I support the rules before us today, and add my voice to those thanking Mr. Carmichael and Ms. Rivshin for their conscientious work on this project. Additionally, as usual, Samantha Ross and Gordon Seymour have provided invaluable insights and assistance, and I thank them as well. I also want to applaud the over 800 people and organizations that took the time to submit comment letters. It's not an understatement to say that your energy overwhelmed us. We have considered all of the views and recommendations offered, and I strongly believe that the final rules presented here today are better because of this valuable input.
First, we need to remember that "independence," like all virtues, is a state of mind. It cannot be guaranteed through legislation or regulation any more than greed can be banned. It will be important as these rules are implemented that both auditors and audit committees remain vigilant in their scrutiny of non-audit services, to ensure that independence is not only maintained as a matter of fact, but also as a matter of perception. Investor confidence is too valuable to become complacent in this area. Similarly, compliance with independence rules will continue to be a priority in the PCAOB inspections of registered firms.
Second, today's actions will, I hope, begin to heal long-festering sores. Let us not deceive ourselves; the "auditor independence" road journeyed during the past 5-1/2 years has been bumpy, twisted, and in many minds thoroughly unpleasant. Yet, this proposal – the subject of obvious wide interest to participants in our public markets – was almost unanimously praised by commenters as a balanced resolution to a sticky subject. Many in the investment community, while generally supporting the proposal, recommended more extensive prohibitions. Similarly, many in the corporate and audit community recommended that the prohibitions be slightly lessened. The fact that our final rules, although tweaked up and down and here and there, remain somewhat in between these two ends of the spectrum is, I think, healthy. While none may be ecstatic, I think most will be satisfied.

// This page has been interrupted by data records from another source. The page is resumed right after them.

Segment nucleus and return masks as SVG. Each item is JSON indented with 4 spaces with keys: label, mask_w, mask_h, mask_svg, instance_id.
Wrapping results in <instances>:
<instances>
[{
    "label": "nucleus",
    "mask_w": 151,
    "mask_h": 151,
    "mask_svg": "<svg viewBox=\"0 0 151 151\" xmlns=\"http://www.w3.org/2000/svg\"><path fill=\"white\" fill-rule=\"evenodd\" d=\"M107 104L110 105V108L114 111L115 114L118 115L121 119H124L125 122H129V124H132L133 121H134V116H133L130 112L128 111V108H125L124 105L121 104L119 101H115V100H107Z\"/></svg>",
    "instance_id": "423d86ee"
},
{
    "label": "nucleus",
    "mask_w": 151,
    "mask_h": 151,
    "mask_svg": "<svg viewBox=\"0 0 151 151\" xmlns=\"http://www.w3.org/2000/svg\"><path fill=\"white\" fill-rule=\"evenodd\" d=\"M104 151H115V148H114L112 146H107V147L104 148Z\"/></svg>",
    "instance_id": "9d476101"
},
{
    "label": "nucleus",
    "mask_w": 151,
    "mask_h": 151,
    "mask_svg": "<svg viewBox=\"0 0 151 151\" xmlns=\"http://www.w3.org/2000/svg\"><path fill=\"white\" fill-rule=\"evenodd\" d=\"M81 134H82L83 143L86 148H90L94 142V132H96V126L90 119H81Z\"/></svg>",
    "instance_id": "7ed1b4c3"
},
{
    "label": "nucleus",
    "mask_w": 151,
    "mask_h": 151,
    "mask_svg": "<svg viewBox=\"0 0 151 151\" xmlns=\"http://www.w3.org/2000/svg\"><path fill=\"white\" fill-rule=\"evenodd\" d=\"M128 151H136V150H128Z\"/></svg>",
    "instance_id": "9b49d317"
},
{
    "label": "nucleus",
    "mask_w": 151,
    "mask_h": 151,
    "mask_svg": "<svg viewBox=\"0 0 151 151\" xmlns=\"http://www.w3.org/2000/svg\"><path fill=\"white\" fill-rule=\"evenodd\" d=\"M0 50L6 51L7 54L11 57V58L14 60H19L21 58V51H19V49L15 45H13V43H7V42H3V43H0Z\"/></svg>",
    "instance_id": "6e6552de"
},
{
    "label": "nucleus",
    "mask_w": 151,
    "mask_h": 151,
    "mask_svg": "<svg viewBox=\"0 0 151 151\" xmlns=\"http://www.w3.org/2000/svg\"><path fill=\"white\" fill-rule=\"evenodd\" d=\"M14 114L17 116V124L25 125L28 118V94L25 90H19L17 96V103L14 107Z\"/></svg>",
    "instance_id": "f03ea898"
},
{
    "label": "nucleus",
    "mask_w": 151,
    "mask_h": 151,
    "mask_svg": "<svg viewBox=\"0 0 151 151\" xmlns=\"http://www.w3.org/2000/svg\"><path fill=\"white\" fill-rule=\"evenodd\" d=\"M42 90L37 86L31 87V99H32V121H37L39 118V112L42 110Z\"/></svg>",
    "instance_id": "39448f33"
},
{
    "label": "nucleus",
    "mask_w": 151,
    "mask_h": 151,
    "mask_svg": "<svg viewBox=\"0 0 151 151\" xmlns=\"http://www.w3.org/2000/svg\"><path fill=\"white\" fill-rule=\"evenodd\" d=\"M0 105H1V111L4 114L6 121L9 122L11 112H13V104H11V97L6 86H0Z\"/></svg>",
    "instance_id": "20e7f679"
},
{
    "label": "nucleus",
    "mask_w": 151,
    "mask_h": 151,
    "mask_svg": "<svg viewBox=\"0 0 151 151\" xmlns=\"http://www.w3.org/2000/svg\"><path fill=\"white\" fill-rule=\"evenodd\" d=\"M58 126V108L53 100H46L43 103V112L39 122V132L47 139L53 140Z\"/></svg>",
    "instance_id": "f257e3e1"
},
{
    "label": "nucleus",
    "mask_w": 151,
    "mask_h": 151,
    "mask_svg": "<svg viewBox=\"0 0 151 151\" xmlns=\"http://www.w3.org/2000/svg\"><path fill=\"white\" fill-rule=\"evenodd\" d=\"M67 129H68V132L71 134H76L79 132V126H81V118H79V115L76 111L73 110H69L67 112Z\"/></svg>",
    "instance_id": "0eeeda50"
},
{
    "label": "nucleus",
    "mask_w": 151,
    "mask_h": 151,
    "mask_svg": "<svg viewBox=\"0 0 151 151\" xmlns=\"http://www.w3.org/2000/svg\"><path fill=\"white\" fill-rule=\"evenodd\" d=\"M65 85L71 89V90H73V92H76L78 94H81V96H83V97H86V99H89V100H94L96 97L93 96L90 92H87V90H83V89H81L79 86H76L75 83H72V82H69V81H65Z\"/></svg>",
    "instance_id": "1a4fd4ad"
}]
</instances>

In this context, I'd like to turn to a recommendation that was not incorporated into the final rule. In Rule 3523, we prohibit the provision of personal tax services by the auditor to certain types of corporate employees. Some recommended that this be broadened to include either all directors of the company, or minimally the audit committee members. Others recommended that, as an alternative to restricting personal tax services to directors, we require the auditor to disclose these types of engagements to the audit committee.
I remain concerned about whether auditors are, in fact, disclosing this type of information to audit committees, and believe that we should through our inspection process monitor behavior. If actual practice does not conform to what we believe should be best practice, I as one Board member would support re-opening this issue for further rulemaking.